Не блаженный дым, а нежно-тревожный смог
из пустот плывёт, струится под потолок,
но теплым-тепла, как ломких стеблей настой,
эта горечь быть — неведомо кем —
собой,
и на рукописи, прождавшие дотемна,
ветерок течёт — откуда —
из-за окна,
из дворов дремучих,
из-под пахучих крон,
где белёсый мрак в сиреневом растворён,
и сетчатку серебролистые фонари
мне подсвечивают снаружи и изнутри, —
непостижно как, и зачем — неизвестно,
но
с осязаемой непреложностью.
Так давно
я сказать хотел — и откладывал на потом:
я не древний храм, я серый панельный дом,
охраняемый черёмухой и травой,
оттого и неповторимый, что типовой,
отодвинутый за пыльную бахрому,
приучившийся не показывать никому,
что в железобетонных плитах моих подчас,
чешуёй скрипя, ворочается триас,
и силур топорщит призрачные хрящи,
и крошится трут,
и кресало трещит, трещит,
чтобы пращур мой в потёмках огонь зажёг,
чтобы сам в себе я ночью заснуть не мог.
❧
И печальным был я, и несвободным,
но нездешне-лёгким — и свет, и мрак
проницавший телом полубесплотным —
и себя не знал, и не слышал, как
голоса листвы и дорожной грязи
сквозь кордон меняющихся фантазий
и мечтаний сказочный карнавал
протолкнуться тщились ко мне в квартиру,
чью реальность, впрочем, я игнориро-
вал,
даже подлинной не считал.
Как я пел тогда. Что за струны трогал,
как ваял из ветра колокола,
и немного лгал — и фальшивил много —
а судьба не слушала, но ждала.
Так бы петь и петь. Но когда я слово
не во лжи сказал — тишина пришла,
и друзья бежали, как от чумного
(до сих пор не верится, что со зла),
и любовь земная, что не была
никому ещё на земле опорой,
от меня немедленно
уплыла,
на прощанье кисло пахнув конторой.
Да и что любовь.
Та душа, которой
чьё-то сердце любо или рука,
сожжена дотла — но цветёт вторая:
там деревья встали, как самураи
в оперённых шлемах,
там пыль-река
под окном бежит,
и в конце недели
на задворках детства скрипят качели,
и ночной сквозняк задувает в щели
кроткий смех младенца и старика.
К подоконнику прижимаясь грудью
(сколько было мне? сколько лет прошло?),
я глядел в замызганное стекло
и уже предвидел, что так и будет.
И другое видел. Об этом людям
говорить нельзя — но молчать светло.
❧
Много ли, мало — не знаю, но нажил богатства и я:
радость читать на веранде и к ночи заваривать чай
из кучерявой смороды. Озёра, где мой поплавок
нетерпеливо дрожит, как охотничий пёс у норы.
Память сосновую.
Хмурую нежность мою.
Видишь: я бросил, как выпивку, игры в пустые слова,
и бестиарий абстракций мне стал бесполезен. К какой
партии нужно примкнуть мне, что нация, что её путь,
что красота, что природа, что плоть, что душа —
спрашивать я перестал.
Из существительных стали другие меня занимать:
дерево, грунт, минерал, птица, вода — а потом
ветви дочерние их:
дуб,
глинозём,
халцедон,
сойка,
протока.
Из всех
наших обрядов один
начал меня занимать: чтобы верно исполнить его,
в рост подымается тот, кто презренным считался, и свет,
словно венок из ромашек, себе возлагает на лоб.

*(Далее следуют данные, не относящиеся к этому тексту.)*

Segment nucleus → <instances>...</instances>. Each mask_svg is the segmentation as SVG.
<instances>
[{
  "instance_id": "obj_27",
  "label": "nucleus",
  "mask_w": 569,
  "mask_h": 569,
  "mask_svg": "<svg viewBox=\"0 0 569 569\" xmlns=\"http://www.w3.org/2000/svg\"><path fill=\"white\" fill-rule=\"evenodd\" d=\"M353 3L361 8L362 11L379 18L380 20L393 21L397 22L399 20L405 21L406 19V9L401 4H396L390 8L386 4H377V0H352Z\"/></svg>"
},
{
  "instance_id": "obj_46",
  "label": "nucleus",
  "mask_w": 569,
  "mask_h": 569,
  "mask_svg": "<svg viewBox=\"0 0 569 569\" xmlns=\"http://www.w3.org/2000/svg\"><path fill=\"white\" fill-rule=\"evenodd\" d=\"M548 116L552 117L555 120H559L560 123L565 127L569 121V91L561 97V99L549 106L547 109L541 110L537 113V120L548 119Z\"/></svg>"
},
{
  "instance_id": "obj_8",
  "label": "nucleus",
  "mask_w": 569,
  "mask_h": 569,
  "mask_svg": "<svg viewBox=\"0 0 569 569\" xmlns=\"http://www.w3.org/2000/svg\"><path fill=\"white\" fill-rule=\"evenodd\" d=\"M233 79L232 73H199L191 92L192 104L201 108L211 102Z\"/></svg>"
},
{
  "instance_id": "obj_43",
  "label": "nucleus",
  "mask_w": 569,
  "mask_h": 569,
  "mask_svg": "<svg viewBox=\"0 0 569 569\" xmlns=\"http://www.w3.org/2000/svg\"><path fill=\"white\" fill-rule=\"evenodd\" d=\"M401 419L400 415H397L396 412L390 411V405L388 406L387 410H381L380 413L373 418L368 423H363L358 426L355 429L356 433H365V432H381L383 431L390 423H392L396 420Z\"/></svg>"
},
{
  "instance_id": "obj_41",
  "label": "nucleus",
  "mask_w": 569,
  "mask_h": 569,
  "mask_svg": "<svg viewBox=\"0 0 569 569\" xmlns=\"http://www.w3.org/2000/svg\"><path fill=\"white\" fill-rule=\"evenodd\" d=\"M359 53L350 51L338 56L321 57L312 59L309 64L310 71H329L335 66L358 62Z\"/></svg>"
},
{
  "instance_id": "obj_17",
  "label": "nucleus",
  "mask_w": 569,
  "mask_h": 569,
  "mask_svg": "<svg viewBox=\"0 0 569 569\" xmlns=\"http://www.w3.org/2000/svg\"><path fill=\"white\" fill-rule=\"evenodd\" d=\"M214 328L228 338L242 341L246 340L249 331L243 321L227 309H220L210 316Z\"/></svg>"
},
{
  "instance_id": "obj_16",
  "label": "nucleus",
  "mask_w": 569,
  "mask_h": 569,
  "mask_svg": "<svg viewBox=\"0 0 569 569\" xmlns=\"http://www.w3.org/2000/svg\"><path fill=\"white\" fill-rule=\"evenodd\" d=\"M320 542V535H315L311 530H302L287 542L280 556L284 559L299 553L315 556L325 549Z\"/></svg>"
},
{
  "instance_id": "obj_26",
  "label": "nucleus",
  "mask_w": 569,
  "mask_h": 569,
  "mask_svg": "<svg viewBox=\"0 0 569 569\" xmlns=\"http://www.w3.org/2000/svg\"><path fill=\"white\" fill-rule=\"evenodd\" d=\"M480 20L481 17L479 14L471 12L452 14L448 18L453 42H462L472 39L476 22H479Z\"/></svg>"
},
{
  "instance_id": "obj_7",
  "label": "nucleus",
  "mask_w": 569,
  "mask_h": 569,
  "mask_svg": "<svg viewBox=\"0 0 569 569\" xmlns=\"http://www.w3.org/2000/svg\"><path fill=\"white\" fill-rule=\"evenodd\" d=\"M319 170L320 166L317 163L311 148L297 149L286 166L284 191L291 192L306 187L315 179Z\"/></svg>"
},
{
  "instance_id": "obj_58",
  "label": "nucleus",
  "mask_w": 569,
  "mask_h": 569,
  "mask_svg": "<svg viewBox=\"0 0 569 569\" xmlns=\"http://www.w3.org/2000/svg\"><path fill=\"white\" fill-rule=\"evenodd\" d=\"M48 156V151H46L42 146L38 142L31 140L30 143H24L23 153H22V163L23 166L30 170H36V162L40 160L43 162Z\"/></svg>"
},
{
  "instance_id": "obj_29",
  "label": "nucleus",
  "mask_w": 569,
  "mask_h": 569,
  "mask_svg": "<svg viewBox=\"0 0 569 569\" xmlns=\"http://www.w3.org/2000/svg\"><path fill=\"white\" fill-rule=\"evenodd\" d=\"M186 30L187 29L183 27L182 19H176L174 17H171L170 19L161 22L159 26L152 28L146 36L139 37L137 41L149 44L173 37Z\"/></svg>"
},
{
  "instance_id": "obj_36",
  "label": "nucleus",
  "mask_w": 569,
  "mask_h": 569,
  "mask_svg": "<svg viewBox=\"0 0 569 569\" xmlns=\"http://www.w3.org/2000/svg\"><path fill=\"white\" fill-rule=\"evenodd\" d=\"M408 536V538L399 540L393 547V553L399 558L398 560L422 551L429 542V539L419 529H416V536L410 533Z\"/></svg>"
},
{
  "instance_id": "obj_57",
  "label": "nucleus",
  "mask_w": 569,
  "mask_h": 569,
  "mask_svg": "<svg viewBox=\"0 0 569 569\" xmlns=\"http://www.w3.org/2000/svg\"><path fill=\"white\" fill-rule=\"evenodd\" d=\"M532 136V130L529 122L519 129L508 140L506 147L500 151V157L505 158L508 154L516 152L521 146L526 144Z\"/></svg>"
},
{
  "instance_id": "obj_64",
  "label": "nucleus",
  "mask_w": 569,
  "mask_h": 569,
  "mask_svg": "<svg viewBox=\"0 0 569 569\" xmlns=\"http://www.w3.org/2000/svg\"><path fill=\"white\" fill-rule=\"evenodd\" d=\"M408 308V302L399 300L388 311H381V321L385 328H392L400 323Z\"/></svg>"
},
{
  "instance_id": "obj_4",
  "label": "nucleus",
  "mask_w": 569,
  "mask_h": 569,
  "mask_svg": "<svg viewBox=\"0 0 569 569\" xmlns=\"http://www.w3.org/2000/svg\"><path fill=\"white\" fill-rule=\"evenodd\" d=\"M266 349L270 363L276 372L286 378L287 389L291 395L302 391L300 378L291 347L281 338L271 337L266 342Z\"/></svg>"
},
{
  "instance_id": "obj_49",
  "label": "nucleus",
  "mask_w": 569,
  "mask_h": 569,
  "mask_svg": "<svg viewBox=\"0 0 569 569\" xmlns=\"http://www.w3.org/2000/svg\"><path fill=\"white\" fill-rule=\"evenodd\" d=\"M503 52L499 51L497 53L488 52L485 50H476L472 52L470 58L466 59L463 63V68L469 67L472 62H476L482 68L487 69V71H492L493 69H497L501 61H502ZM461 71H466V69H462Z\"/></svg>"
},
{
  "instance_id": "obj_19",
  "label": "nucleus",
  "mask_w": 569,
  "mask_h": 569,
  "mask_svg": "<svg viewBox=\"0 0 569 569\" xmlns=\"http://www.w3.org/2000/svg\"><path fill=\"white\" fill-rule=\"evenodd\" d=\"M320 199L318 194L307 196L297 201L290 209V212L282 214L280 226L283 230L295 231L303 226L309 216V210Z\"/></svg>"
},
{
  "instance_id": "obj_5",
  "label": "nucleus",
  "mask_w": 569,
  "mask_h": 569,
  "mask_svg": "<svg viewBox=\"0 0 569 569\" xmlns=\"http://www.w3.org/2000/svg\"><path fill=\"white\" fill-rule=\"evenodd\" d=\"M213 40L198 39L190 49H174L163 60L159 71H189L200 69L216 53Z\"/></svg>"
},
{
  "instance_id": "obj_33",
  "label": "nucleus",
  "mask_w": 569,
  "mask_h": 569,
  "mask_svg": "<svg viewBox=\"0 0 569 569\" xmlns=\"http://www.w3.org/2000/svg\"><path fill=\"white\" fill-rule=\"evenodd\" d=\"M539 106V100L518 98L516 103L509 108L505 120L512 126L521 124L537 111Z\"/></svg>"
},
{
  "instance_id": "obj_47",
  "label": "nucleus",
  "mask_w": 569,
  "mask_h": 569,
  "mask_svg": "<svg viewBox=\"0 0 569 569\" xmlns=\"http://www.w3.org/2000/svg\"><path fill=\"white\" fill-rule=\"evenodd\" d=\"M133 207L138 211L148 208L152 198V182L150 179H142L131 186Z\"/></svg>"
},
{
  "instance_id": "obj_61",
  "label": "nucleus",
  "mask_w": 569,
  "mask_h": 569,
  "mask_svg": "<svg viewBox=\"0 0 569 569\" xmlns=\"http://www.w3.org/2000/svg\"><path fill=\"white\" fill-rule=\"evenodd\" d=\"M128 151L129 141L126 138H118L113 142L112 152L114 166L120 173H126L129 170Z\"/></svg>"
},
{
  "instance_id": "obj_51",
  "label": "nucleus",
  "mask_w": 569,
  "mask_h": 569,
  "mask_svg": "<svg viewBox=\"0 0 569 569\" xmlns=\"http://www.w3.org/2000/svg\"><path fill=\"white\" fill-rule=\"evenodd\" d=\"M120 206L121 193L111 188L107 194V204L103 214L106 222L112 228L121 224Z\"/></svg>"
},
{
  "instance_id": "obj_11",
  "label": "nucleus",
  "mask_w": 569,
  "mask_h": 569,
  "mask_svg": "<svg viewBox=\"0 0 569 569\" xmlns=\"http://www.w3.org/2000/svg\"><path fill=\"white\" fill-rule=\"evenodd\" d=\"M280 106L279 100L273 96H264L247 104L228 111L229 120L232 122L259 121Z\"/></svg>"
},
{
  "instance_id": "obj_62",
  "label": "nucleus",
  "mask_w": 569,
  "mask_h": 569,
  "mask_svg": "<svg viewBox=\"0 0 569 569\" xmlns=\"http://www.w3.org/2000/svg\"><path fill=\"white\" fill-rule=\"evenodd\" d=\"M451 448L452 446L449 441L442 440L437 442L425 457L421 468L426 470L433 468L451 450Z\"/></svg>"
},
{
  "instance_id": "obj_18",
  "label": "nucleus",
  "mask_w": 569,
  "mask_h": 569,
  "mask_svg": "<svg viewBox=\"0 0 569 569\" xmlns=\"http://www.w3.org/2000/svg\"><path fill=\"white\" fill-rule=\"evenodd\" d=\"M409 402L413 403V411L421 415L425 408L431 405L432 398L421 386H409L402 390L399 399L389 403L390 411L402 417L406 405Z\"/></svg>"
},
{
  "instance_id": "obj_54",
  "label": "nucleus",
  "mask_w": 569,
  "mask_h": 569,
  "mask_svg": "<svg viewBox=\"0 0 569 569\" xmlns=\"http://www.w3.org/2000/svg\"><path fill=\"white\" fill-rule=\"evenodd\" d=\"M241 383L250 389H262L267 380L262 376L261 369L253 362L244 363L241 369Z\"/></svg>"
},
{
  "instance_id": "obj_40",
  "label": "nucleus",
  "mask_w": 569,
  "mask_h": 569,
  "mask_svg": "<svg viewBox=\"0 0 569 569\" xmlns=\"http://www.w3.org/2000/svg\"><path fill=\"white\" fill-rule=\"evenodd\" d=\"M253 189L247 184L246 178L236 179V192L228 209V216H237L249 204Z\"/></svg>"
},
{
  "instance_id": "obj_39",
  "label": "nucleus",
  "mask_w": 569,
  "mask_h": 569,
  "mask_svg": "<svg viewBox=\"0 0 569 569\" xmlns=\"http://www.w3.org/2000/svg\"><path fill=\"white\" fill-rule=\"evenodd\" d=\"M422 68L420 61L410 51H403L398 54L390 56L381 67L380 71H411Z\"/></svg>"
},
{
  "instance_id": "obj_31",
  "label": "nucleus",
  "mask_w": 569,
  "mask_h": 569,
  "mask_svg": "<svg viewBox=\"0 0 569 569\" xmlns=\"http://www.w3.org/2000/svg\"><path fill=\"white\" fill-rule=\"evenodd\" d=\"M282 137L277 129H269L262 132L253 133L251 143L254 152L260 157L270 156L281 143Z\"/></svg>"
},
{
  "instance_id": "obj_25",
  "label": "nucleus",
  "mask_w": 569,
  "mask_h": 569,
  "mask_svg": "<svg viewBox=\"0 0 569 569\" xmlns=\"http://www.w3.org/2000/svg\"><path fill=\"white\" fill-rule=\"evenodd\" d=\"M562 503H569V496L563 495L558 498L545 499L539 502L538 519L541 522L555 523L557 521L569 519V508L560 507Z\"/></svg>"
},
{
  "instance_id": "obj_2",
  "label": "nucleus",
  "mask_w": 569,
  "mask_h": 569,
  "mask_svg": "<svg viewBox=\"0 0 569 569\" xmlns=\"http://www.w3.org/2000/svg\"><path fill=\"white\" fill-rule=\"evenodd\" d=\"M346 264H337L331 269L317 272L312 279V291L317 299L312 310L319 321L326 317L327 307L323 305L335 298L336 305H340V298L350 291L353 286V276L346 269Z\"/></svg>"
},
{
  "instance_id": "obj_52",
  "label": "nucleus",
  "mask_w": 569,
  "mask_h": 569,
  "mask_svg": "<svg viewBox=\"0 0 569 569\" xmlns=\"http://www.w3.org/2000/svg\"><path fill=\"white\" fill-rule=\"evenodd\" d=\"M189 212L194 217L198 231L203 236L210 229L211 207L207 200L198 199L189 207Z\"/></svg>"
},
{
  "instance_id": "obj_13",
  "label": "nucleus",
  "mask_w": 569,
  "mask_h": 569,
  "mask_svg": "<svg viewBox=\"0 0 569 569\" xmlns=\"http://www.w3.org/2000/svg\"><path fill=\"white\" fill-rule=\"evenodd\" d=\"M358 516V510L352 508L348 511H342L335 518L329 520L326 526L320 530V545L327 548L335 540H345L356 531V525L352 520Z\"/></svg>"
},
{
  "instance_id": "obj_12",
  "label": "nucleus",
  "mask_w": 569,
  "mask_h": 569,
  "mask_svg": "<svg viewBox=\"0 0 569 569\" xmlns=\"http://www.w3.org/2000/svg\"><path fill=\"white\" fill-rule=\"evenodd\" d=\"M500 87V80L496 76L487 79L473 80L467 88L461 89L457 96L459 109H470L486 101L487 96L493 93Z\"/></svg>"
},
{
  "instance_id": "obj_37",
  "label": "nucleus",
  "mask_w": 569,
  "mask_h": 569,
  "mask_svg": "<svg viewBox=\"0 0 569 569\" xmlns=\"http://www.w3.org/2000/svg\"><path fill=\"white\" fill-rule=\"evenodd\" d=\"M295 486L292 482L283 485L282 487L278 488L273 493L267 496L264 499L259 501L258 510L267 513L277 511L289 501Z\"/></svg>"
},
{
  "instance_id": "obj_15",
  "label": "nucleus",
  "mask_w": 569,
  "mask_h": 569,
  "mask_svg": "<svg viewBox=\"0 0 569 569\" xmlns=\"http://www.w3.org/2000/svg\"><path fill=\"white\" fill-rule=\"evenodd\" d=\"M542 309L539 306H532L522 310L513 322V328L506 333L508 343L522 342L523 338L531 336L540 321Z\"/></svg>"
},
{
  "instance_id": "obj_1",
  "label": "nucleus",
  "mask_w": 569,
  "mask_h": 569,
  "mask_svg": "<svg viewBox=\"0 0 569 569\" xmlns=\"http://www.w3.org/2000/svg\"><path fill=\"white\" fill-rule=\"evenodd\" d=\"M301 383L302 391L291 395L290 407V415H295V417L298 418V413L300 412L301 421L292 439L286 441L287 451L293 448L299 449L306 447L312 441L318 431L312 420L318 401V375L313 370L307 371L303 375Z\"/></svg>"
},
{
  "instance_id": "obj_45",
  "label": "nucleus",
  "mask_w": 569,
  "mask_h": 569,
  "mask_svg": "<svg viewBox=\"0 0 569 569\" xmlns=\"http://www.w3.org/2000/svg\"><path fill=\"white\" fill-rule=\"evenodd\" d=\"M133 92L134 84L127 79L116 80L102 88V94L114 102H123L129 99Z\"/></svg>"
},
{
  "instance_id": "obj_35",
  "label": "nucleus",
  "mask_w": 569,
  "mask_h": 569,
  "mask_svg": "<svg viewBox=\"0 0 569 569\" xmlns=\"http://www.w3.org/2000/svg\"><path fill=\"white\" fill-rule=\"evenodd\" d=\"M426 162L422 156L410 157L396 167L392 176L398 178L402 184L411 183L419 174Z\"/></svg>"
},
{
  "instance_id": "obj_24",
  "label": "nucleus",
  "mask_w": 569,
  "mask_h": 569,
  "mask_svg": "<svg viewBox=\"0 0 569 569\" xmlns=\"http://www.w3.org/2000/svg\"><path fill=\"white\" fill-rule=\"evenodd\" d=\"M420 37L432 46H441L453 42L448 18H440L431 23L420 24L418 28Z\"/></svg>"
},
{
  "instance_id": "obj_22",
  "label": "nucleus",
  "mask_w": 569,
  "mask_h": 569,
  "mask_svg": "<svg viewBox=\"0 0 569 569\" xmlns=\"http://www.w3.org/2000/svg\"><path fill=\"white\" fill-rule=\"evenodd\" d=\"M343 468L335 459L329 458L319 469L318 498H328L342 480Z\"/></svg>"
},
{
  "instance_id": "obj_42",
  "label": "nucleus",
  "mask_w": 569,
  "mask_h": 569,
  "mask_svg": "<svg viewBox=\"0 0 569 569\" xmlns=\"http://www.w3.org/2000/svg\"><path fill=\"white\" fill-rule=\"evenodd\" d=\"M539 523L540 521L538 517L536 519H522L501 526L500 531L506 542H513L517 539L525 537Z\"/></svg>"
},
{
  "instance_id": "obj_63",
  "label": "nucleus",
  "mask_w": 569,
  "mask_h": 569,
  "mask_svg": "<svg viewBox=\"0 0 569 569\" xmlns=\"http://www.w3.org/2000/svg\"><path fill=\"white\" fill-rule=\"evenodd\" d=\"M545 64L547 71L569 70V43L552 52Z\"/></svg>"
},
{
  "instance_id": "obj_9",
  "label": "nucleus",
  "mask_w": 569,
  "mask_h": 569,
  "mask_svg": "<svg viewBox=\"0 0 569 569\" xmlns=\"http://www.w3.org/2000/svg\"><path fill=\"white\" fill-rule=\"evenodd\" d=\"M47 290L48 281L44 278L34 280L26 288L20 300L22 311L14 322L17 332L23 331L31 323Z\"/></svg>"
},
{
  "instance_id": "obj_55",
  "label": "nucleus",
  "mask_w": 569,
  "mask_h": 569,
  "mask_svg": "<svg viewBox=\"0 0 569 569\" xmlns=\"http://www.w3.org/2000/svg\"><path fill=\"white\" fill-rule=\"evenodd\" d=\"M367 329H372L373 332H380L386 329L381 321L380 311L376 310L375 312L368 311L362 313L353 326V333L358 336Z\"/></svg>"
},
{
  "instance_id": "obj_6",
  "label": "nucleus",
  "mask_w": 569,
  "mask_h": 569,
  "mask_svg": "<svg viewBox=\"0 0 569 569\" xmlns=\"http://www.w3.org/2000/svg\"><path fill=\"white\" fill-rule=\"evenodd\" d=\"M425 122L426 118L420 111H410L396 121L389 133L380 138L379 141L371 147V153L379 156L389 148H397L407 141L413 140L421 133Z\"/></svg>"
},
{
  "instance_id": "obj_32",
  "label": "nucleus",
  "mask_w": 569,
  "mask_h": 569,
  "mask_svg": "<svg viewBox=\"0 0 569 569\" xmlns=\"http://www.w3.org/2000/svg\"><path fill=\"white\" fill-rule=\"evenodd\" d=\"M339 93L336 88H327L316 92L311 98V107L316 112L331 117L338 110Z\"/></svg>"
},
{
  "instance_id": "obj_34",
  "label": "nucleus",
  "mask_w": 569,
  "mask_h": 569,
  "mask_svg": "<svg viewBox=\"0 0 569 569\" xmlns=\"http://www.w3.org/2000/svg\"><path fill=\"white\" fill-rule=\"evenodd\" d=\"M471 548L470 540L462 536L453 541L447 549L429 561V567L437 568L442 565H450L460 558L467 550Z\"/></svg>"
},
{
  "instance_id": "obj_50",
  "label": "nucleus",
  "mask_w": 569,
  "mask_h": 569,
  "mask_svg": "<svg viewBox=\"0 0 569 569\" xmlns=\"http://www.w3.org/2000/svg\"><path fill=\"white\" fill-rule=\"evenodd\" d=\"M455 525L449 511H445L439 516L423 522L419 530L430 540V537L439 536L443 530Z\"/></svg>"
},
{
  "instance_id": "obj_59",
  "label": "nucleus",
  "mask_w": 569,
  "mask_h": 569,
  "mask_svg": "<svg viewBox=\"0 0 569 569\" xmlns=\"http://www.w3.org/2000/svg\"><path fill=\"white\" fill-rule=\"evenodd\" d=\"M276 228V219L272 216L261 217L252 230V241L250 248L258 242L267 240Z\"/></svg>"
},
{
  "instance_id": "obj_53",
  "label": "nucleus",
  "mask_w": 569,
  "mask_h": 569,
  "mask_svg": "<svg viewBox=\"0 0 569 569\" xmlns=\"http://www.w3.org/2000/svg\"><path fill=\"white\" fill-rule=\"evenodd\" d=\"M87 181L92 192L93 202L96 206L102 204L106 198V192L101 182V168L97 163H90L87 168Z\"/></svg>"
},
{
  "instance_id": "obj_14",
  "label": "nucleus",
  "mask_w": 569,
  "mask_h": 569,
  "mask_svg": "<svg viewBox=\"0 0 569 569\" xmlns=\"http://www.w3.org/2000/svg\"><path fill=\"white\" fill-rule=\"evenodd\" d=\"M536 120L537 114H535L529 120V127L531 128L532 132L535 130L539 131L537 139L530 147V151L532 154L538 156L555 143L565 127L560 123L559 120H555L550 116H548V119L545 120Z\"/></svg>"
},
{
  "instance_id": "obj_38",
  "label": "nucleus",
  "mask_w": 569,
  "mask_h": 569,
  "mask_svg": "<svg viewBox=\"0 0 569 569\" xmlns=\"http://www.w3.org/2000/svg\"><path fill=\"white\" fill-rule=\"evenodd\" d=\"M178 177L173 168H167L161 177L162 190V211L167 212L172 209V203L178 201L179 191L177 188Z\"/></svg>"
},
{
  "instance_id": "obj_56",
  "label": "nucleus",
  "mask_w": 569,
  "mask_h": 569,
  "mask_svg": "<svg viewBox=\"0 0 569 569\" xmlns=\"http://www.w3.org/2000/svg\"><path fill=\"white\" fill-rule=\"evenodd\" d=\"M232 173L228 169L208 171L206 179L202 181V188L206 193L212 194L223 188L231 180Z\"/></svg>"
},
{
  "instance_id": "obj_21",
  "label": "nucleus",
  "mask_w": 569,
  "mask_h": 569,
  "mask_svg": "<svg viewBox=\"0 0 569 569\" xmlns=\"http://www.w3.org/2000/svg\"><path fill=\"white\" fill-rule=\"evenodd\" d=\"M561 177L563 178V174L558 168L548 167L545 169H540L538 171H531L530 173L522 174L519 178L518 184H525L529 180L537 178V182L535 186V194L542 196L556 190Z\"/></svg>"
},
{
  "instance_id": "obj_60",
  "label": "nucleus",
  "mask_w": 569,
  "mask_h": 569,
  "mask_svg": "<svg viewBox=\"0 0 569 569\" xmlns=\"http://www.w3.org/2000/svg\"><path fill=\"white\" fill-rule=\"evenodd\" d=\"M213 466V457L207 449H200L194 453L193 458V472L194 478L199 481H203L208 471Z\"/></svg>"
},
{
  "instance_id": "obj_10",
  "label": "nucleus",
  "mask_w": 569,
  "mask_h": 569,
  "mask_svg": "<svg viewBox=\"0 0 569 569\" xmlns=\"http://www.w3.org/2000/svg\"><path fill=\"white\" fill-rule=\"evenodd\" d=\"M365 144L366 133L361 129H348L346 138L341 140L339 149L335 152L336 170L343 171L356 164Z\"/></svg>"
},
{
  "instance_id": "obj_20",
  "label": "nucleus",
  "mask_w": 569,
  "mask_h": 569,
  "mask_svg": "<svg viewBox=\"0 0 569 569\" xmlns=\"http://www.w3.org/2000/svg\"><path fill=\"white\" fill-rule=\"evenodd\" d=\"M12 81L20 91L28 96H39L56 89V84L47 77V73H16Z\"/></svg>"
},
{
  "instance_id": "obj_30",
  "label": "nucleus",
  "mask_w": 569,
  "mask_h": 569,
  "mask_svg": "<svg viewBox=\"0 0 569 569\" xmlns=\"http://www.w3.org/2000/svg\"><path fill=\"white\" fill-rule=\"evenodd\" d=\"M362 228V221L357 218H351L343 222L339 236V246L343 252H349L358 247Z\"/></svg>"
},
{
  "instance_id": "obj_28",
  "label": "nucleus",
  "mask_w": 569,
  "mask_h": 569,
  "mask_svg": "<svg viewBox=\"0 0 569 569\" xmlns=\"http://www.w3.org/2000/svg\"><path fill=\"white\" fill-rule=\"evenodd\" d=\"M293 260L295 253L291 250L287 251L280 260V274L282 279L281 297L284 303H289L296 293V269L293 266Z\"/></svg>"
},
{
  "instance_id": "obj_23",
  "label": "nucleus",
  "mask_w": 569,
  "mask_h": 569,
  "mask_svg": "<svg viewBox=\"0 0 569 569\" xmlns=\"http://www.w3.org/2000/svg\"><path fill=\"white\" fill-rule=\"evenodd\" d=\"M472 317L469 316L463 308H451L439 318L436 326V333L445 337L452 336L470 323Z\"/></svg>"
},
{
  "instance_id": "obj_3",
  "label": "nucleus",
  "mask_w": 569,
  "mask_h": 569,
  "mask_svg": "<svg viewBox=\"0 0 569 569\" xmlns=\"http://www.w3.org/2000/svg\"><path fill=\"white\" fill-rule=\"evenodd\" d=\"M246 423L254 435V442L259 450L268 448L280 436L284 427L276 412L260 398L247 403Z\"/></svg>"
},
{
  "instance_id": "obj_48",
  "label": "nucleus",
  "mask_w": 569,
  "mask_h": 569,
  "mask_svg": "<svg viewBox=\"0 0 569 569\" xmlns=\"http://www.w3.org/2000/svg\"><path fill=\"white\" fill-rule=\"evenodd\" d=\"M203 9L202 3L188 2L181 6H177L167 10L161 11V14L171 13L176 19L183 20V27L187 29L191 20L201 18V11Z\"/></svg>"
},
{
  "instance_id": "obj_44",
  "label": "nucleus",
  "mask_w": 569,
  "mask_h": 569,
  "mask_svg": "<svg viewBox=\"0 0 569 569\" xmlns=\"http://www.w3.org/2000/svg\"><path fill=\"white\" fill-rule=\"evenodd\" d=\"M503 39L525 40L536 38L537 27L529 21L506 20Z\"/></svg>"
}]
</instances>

Вспомни теперь, Полигимния: жёлтый у входа в метро
ветер вихрился, и мусор бумажный бросал
под ноги мне и тебе. Я увидел сандалий твоих
поступь тяжёлую.
Пыль
затмевала твой облик, и пыль
твой силуэт озаряла. Тогда я тебя полюбил.
Много ли? Мало? Не знаю. Но ты мне сказала сама —
если антенка стебля на асфальтовом вспухшем бугре
или крупинка песка остаётся моей —
вся бесконечность моей остаётся, и всем племенам
я соплеменен, пока
говорю на родном языке.
Бронзовых exegi… aere perennius в нём
ты не услышишь — там глухо шатается лес
возле обжитых пустот и гудят поезда вдалеке.